By the beginning of the next year Whicher was working as a private investigator. He didn't need the money - his pension was adequate, and the new Mrs Whicher had a private income. But now that he had been vindicated, his brain was cleared of congestion and his appetite for detection had returned.

Private inquiry agents, such as Charley Field and Ignatius Pollaky, were thought to embody the most sinister aspects of detection. Sir Cresswell Cresswell, the judge who presided over the divorce court, fulminated in 1858 against 'such a person as Field': 'of all the people in the world the people of England have the greatest objection to anything like a spy system. To have men running after them wherever they go and making notes of all their actions is what they hold in utter abhorrence. Everything of the kind is held in the greatest detestation in this country.' In Wilkie Collins'
Armadale
, published in 1866, the private detective is a 'vile creature whom the viler need of Society has fashioned for its own use. There he sat - the Confidential Spy of modern times, whose business is steadily enlarging, whose Private Inquiry Offices are steadily on the increase.
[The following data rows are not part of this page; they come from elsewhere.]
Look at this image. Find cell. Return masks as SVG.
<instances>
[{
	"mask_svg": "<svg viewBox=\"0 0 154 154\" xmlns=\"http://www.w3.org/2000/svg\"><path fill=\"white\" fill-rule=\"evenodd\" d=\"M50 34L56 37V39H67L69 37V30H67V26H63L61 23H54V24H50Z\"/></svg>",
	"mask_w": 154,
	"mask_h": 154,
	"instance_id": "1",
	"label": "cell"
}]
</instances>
There he sat - the necessary Detective . . . a man professionally ready on the merest suspicion (if the merest suspicion paid him) to get under our beds, and to look through gimlet-holes in our doors; a man who . . . would have deservedly forfeited his situation, if, under any circumstances whatever, he had been personally accessible to a sense of pity or a sense of shame.' The work was well-paid, if uncertain: in 1854 Field received fifteen shillings a day, plus expenses, to spy on a Mrs Evans, and an extra six shillings a day if he obtained the evidence of adultery that her husband required in order to divorce her.